Isometric Force Measurements

Two recordings of isometric twitch tension (TT) were obtained at optimal muscle length to ensure reproducibility. The optimal muscle length was achieved by adjusting the ankle to 12° ± 5° plantar flexion, a position which evoked the maximum TT. Heel cord contractures (>100°) were not present in any patient. Supramaximal stimulation of the peroneal nerve at 50 Hz for 240 ms was applied to the resting muscle and the resultant tetanic force (TF) was recorded on photographic paper. The force of the meximum voluntary isometric contraction (MVC) was determined by asking each subject to dorsiflex the foot maximally for 3 s. The signal from the force transducer was amplified by a direct current amplifier (Teca AD6M), and fed into a calibrated analogue voltmeter to provide visual feedback to the subject while being recorded on photographic paper. Three recordings of MVC at 2-min intervals were obtained. The best of three attempts with less than 10% variation was selected as the representative MVC. To evaluate the degree of voluntary activation (“added force”), a supramaximal tetanic stimulus (50 Hz for 240 ms) was delivered at the end of the third MVC.

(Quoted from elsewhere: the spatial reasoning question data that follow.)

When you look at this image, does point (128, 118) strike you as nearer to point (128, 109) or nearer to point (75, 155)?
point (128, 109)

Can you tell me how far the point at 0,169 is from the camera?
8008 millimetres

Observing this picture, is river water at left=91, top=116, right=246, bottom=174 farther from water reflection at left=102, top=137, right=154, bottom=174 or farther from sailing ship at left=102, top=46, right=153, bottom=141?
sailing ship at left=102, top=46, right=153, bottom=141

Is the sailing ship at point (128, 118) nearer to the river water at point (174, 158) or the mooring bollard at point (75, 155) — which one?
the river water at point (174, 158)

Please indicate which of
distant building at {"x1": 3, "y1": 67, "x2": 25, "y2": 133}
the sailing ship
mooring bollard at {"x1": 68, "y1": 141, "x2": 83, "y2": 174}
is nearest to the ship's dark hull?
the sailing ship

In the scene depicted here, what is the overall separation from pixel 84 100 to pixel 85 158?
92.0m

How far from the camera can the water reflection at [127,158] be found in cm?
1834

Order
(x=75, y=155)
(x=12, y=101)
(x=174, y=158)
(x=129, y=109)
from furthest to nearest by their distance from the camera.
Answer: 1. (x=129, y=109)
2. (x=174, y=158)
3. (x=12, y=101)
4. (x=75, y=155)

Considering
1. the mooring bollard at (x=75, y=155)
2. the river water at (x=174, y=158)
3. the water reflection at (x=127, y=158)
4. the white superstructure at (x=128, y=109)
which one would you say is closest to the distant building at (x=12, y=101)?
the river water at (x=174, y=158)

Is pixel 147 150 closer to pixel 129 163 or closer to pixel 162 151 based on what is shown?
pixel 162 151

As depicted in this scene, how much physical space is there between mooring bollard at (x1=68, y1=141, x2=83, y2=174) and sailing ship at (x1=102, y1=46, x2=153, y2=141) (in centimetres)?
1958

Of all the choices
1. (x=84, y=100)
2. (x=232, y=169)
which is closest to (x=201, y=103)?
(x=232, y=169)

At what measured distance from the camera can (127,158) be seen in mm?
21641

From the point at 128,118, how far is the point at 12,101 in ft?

The TT, TF, and MVC were measured from the baseline to the the peak of the respective myogram and expressed in Newtons. The twitch contraction and half-relaxation times were measured from the onset of the twitch to the peak, and from the peak to the half-maximal force level, respectively. The meximum rate of rise of the TF was determined by direct measurement of the myogram and expressed as a percentage of TF per second. Half-relaxation time of the tetanic contraction was calculated from the time of the last stimulus to the time at which the peak tension had decayed by half. During exercise, changes in force measurements (TT, TF, rate of rise of TF) were expressed as a percentage of the preexercise values.

Metabolic Measurements

To determine the role of metabolism in fatigue in MS, the same exercise protocol was carried out in a subgroup of 13 patients and in 4 controls in the MRS system. This system (2.0 T, 30-cm bore magnet; GE CSI spectrometer, Fremont, CA) was used to quantitate changes in phosphorus energy metabolites and pH during and after exercise in 13 patients and 4 controls.28,29 Gold-plated surface electrodes (10-mm diameter; Grass Medical Instruments, Quincy, MA) were used to stimulate the peroneal nerve. A 3 × 5 cm oval surface coil was also taped to the belly of the anterior tibial muscle. The leg was securely fixed in a lexan frame with the knee slightly flexed, and the foot was fastened to an adjustable foot plate with the ankle plantar-flexed to 120° ± 5°. The leg was then inserted into the magnet. TT, TF, and MVC were recorded with a nonmagnetic force transducer (West Coast Research Corp., Los Angeles, CA) in the same manner as described above.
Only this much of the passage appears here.